UCR and Audi Unite for Clean Aid
UCR and Audi Unite for Environmentally Friendly Navigation System
Right now, drivers can ask Google maps to direct them to their destination, and highlight pizza places along the way. UC Riverside has recently partnered with Audi on a $650,000 project (along with UC Berkeley) that will allow drivers to determine the greenest route possible.
The idea is to reduce carbon dioxide emissions by giving drivers more specific information about the most environmentally responsible route for their particular car in current traffic conditions.
"Our goal is to be part of a real solution to the constant dilemma commuters face: What is the best way to get there?" said Matt Barth, professor of electrical engineering and Director of the College of Engineering Center for Environmental Research and Technology (CE-CERT). "Sometimes the best way to get there is the one that causes the least damage to the planet."
The project, "Clean Air, a Viable Planet," was announced at the Los Angeles Auto Show.
Any vehicle, regardless of its fuel economy rating, will use less fuel getting from A to B if it can cruise at a constant speed rather than if it is constantly speeding up, slowing down, and idling in traffic, Barth said. The technology exists today to be able to compute multiple routes to a destination depending on whether the driver wishes to optimize for time, distance, or fuel consumption. However drivers do not typically have enough information to choose the most environmentally responsible route.
Audi will fund several university projects to create the system they will use in their cars.

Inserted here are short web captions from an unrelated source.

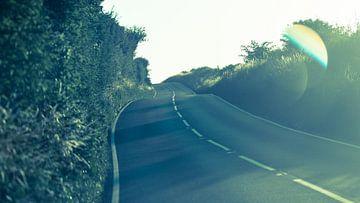 Smal weggetje in Devon, Engeland met zomerse vibes van Jeffrey Hoorns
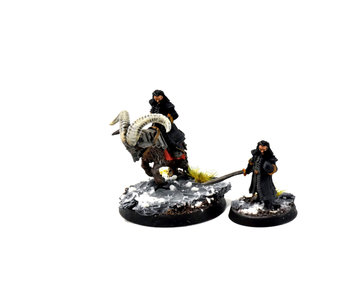MIDDLE-EARTH Thorin Foot & Mounted GOAT Converted #1 WELL PAINTED LOTR GW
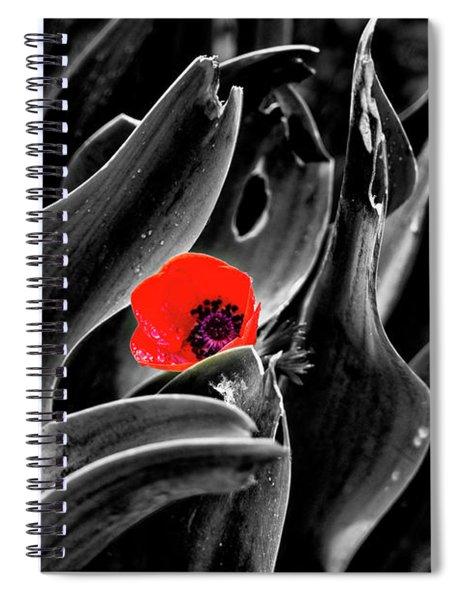 A Red Dot L.k. Spiral Notebook by Arik Baltinester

UC Riverside will partner with UC Berkeley to combine up-to-date map attributes such as road grade and speed limit with reliable real time measures of traffic congestion to provide the most environmentally friendly navigation route options.
In other parts of the project, UC Berkeley will work on technology that allows the car engine to know the road ahead and adjust transmission and temperature settings to fit the situation. Stanford University will aim to create micro electro-mechanical systems that can turn the car's own vibration into a clean energy source for on board sensors.